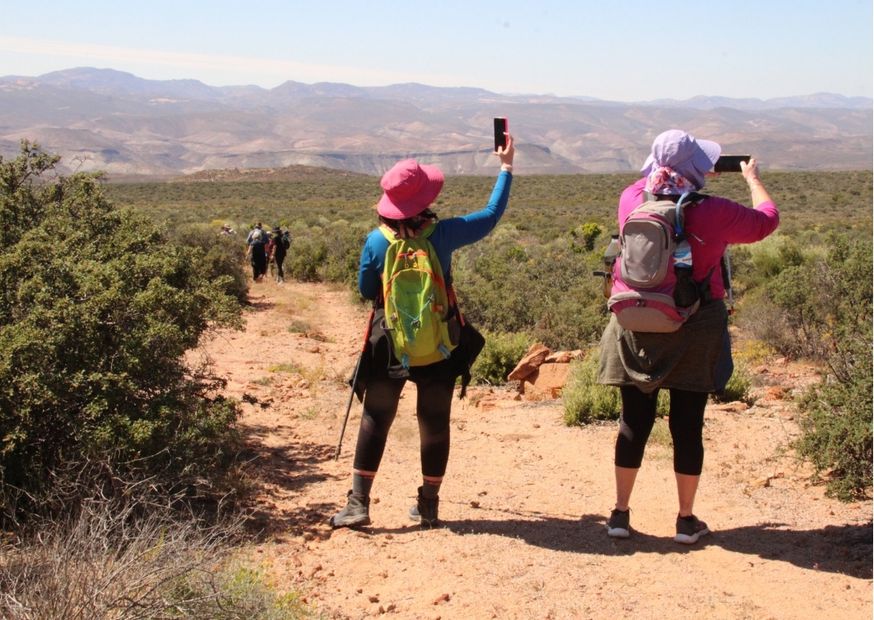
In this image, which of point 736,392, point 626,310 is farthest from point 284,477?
point 736,392

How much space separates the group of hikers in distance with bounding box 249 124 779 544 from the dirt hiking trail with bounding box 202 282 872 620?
0.79 ft

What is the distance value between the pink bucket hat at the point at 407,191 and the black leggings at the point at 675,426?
1.22m

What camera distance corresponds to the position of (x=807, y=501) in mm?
4707

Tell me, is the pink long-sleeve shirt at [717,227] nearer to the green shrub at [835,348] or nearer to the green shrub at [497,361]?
the green shrub at [835,348]

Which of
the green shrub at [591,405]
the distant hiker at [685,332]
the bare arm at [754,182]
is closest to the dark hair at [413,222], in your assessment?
the distant hiker at [685,332]

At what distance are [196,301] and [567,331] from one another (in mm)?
5567

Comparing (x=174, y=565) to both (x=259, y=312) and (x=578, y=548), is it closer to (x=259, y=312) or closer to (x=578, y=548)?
(x=578, y=548)

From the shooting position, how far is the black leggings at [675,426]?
398cm

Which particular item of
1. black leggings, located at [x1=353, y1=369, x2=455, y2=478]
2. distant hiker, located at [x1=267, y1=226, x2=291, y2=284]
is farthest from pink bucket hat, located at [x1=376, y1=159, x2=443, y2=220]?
distant hiker, located at [x1=267, y1=226, x2=291, y2=284]

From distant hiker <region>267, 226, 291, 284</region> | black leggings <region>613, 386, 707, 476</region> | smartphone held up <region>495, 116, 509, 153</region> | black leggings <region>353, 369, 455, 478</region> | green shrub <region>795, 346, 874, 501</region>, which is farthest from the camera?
distant hiker <region>267, 226, 291, 284</region>

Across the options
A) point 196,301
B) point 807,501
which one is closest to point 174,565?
point 196,301

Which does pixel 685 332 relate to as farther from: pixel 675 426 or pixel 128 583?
pixel 128 583

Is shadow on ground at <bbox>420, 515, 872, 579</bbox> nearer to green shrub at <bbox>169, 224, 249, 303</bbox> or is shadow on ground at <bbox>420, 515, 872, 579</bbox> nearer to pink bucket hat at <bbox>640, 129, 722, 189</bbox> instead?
pink bucket hat at <bbox>640, 129, 722, 189</bbox>

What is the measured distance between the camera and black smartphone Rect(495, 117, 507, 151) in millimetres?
4395
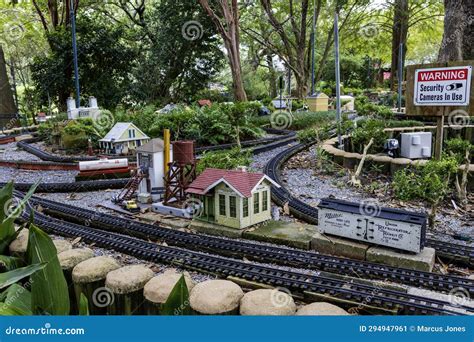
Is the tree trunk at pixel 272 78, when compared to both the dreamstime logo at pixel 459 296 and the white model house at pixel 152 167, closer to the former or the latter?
the white model house at pixel 152 167

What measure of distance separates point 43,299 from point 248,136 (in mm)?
13582

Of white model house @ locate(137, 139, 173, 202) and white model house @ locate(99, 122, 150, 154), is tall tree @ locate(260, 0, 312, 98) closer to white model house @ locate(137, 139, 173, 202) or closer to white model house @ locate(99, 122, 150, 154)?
white model house @ locate(99, 122, 150, 154)

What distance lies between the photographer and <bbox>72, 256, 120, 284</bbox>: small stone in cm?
407

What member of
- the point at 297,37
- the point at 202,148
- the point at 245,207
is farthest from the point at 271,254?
the point at 297,37

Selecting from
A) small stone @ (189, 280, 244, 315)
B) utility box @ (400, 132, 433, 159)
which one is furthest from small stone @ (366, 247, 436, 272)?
utility box @ (400, 132, 433, 159)

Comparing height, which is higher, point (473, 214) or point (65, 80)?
point (65, 80)

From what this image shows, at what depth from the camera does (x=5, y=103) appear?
80.2ft

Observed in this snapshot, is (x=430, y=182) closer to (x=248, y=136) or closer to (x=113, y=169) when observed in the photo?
(x=113, y=169)

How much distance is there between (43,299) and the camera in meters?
3.20

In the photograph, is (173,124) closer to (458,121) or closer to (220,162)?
(220,162)

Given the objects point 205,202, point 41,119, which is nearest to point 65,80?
point 41,119

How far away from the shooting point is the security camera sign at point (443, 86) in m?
7.89

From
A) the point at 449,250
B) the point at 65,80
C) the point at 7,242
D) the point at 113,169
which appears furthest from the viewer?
the point at 65,80

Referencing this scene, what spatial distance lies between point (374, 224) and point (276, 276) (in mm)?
1693
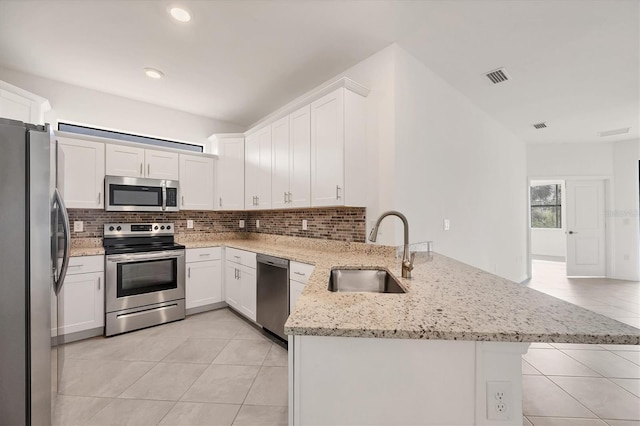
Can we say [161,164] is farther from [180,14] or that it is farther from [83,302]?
[180,14]

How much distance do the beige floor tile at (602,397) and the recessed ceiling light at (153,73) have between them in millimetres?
4658

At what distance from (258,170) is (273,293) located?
1.67 m

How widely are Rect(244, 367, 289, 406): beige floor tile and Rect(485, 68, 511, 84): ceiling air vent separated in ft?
11.6

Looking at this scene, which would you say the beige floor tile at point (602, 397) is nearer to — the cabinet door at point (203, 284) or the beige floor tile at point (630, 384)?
the beige floor tile at point (630, 384)

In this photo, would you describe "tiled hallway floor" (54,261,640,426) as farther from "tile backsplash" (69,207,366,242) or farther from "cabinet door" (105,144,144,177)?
"cabinet door" (105,144,144,177)

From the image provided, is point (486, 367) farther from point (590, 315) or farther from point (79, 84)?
point (79, 84)

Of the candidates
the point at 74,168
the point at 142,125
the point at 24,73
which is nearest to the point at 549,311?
the point at 74,168

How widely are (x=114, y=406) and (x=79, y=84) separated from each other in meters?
3.43

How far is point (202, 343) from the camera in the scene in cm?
266

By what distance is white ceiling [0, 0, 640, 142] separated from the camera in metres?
1.97

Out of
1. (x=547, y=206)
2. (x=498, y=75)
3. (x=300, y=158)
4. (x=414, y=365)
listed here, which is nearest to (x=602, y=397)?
(x=414, y=365)

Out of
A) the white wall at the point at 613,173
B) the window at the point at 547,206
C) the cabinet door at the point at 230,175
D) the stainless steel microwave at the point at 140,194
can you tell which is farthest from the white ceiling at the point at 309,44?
the window at the point at 547,206

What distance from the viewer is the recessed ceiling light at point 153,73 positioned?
282 centimetres

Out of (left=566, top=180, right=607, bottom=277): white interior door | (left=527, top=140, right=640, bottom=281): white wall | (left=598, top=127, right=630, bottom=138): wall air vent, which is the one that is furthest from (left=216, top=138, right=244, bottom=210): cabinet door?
(left=566, top=180, right=607, bottom=277): white interior door
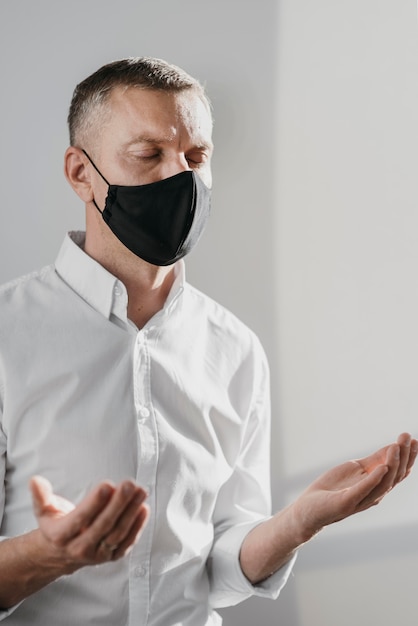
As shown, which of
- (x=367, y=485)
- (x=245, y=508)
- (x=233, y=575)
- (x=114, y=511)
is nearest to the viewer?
(x=114, y=511)

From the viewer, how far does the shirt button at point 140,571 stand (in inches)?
56.1

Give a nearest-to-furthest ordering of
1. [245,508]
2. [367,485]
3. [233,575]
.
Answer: [367,485]
[233,575]
[245,508]

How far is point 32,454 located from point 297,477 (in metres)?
0.80

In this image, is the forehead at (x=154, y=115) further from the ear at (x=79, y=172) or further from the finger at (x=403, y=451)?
the finger at (x=403, y=451)

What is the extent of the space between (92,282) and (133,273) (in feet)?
0.28

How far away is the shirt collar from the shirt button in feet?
1.46

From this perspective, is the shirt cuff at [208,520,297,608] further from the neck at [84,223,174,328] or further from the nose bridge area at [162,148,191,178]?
the nose bridge area at [162,148,191,178]

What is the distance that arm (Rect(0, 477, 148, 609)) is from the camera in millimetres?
996

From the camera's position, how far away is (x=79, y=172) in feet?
5.15

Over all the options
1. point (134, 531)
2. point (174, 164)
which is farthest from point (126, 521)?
point (174, 164)

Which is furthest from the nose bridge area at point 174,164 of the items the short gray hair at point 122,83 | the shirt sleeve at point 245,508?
the shirt sleeve at point 245,508

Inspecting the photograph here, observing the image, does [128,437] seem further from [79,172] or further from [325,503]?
[79,172]

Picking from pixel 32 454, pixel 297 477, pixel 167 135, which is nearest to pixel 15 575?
pixel 32 454

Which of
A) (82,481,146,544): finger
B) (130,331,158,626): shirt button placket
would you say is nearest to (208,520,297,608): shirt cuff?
(130,331,158,626): shirt button placket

--- The task ---
Reproduce all of the material above, swapping "shooting position" for "camera position" and keeping everything else unchanged. Omit the pictures.

--- Task solution ---
In this image, which of point 736,392, point 626,310 is farthest from point 284,477?
point 736,392

How much space separates the group of hikers in distance with bounding box 249 124 779 544 from the dirt hiking trail with bounding box 202 282 872 620?
0.79 ft

What is the distance value between the pink bucket hat at the point at 407,191 and the black leggings at the point at 675,426?
1.22m

What camera distance corresponds to the position of (x=807, y=501) in mm?
4707

Tell me, is the pink long-sleeve shirt at [717,227] nearer to the green shrub at [835,348] or nearer to the green shrub at [497,361]?
the green shrub at [835,348]

Which of
the green shrub at [591,405]
the distant hiker at [685,332]
the bare arm at [754,182]
is closest to the dark hair at [413,222], in your assessment?
the distant hiker at [685,332]

At what distance are [196,301] and [567,331] from one another (in mm)?
5567

Comparing (x=174, y=565) to both (x=259, y=312) and (x=578, y=548), is it closer to (x=259, y=312) or closer to (x=578, y=548)?
(x=578, y=548)

From the camera position, how far is the black leggings at [675,426]?
398cm

Which particular item of
1. black leggings, located at [x1=353, y1=369, x2=455, y2=478]
2. distant hiker, located at [x1=267, y1=226, x2=291, y2=284]
is farthest from pink bucket hat, located at [x1=376, y1=159, x2=443, y2=220]?
distant hiker, located at [x1=267, y1=226, x2=291, y2=284]

From distant hiker <region>267, 226, 291, 284</region> | black leggings <region>613, 386, 707, 476</region> | smartphone held up <region>495, 116, 509, 153</region> | black leggings <region>353, 369, 455, 478</region> | green shrub <region>795, 346, 874, 501</region>, which is farthest from the camera?
distant hiker <region>267, 226, 291, 284</region>

Across the options
A) point 196,301
B) point 807,501
which one is closest to point 174,565?
point 196,301

Which does pixel 685 332 relate to as farther from: pixel 675 426 or pixel 128 583?
pixel 128 583

Is shadow on ground at <bbox>420, 515, 872, 579</bbox> nearer to green shrub at <bbox>169, 224, 249, 303</bbox> or is shadow on ground at <bbox>420, 515, 872, 579</bbox> nearer to pink bucket hat at <bbox>640, 129, 722, 189</bbox> instead?
pink bucket hat at <bbox>640, 129, 722, 189</bbox>

What is the measured distance between the camera and black smartphone Rect(495, 117, 507, 151) in millimetres?
4395
Is the tree trunk at pixel 272 78, when compared to both the dreamstime logo at pixel 459 296 and the white model house at pixel 152 167, closer to the former or the latter?
the white model house at pixel 152 167

What measure of distance separates point 43,299 from point 248,136 (in mm)?
13582

Of white model house @ locate(137, 139, 173, 202) and white model house @ locate(99, 122, 150, 154), is tall tree @ locate(260, 0, 312, 98) closer to white model house @ locate(137, 139, 173, 202) or closer to white model house @ locate(99, 122, 150, 154)?
white model house @ locate(99, 122, 150, 154)

What distance lies between the photographer and <bbox>72, 256, 120, 284</bbox>: small stone in cm?
407

What member of
- the point at 297,37
- the point at 202,148
- the point at 245,207
is farthest from the point at 271,254?
the point at 297,37

Selecting from
A) small stone @ (189, 280, 244, 315)
B) utility box @ (400, 132, 433, 159)
which one is furthest from small stone @ (366, 247, 436, 272)?
utility box @ (400, 132, 433, 159)

Comparing height, which is higher, point (473, 214) or point (65, 80)?
point (65, 80)

From what this image shows, at what depth from the camera does (x=5, y=103) appear?
80.2ft

Observed in this snapshot, is (x=430, y=182) closer to (x=248, y=136) or closer to (x=113, y=169) when observed in the photo?
(x=113, y=169)

How much distance is there between (43,299) and the camera in meters?
3.20

In the photograph, is (173,124) closer to (458,121) or closer to (220,162)?
(220,162)

Given the objects point 205,202, point 41,119, which is nearest to point 65,80?
point 41,119

How far away from the shooting point is the security camera sign at point (443, 86) in m?
7.89

From
A) the point at 449,250
B) the point at 65,80
C) the point at 7,242
D) the point at 113,169
which appears furthest from the viewer?
the point at 65,80

Referencing this scene, what spatial distance lies between point (374, 224) and point (276, 276) (in mm)?
1693
Can we say [161,164] is farther from [180,14] or that it is farther from [83,302]?
[180,14]

How much distance do the beige floor tile at (602,397) and the recessed ceiling light at (153,73) have between them in millimetres?
4658

At what distance from (258,170) is (273,293) located?
1.67 m

How widely are Rect(244, 367, 289, 406): beige floor tile and Rect(485, 68, 511, 84): ceiling air vent separated in ft?
11.6

Looking at this scene, which would you say the beige floor tile at point (602, 397) is nearer to — the cabinet door at point (203, 284) or the beige floor tile at point (630, 384)?
the beige floor tile at point (630, 384)

In this photo, would you describe "tiled hallway floor" (54,261,640,426) as farther from "tile backsplash" (69,207,366,242) or farther from "cabinet door" (105,144,144,177)?
"cabinet door" (105,144,144,177)

From the image provided, is point (486, 367) farther from point (590, 315) or farther from point (79, 84)?
point (79, 84)

Of the candidates
the point at 74,168
the point at 142,125
the point at 24,73
which is nearest to the point at 549,311?
the point at 74,168

How widely are (x=114, y=406) and (x=79, y=84) separated from each other in meters?
3.43

How far is point (202, 343) from the camera in the scene in cm?
266

By what distance is white ceiling [0, 0, 640, 142] separated from the camera in metres?
1.97

Out of
1. (x=547, y=206)
2. (x=498, y=75)
3. (x=300, y=158)
4. (x=414, y=365)
listed here, which is nearest to (x=602, y=397)?
(x=414, y=365)

Out of
A) the white wall at the point at 613,173
B) the window at the point at 547,206
C) the cabinet door at the point at 230,175
D) the stainless steel microwave at the point at 140,194
can you tell which is farthest from the white ceiling at the point at 309,44?
the window at the point at 547,206

What distance from the viewer is the recessed ceiling light at point 153,73 positioned?
282 centimetres

Out of (left=566, top=180, right=607, bottom=277): white interior door | (left=527, top=140, right=640, bottom=281): white wall | (left=598, top=127, right=630, bottom=138): wall air vent, which is the one that is furthest from (left=216, top=138, right=244, bottom=210): cabinet door?
(left=566, top=180, right=607, bottom=277): white interior door
As shown, which of
- (x=367, y=485)
- (x=245, y=508)
- (x=233, y=575)
- (x=114, y=511)
is nearest to the viewer?
(x=114, y=511)

From the viewer, how far does the shirt button at point 140,571 stand (in inches)?
56.1

Give a nearest-to-furthest ordering of
1. [245,508]
2. [367,485]
3. [233,575]
.
Answer: [367,485]
[233,575]
[245,508]

How far is point 32,454 located from point 297,477 (in metres)?
0.80

In this image, is the forehead at (x=154, y=115) further from the ear at (x=79, y=172) or further from the finger at (x=403, y=451)?
the finger at (x=403, y=451)

What is the extent of the space between (92,282) and (133,273) (in feet)?
0.28

How far away is the shirt collar from the shirt button in feet?
1.46

From this perspective, is the shirt cuff at [208,520,297,608] further from the neck at [84,223,174,328] or further from the nose bridge area at [162,148,191,178]?
the nose bridge area at [162,148,191,178]

What is the distance that arm (Rect(0, 477, 148, 609)) is from the camera in millimetres?
996

From the camera's position, how far away is (x=79, y=172) in feet?
5.15

Over all the options
1. point (134, 531)
2. point (174, 164)
which is farthest from point (126, 521)?
point (174, 164)

Which is furthest from the nose bridge area at point 174,164 of the items the short gray hair at point 122,83 | the shirt sleeve at point 245,508?
the shirt sleeve at point 245,508

Inspecting the photograph here, observing the image, does [128,437] seem further from [79,172] or further from [325,503]?
[79,172]

Picking from pixel 32 454, pixel 297 477, pixel 167 135, which is nearest to pixel 15 575?
pixel 32 454

Which of
A) (82,481,146,544): finger
B) (130,331,158,626): shirt button placket
would you say is nearest to (208,520,297,608): shirt cuff?
(130,331,158,626): shirt button placket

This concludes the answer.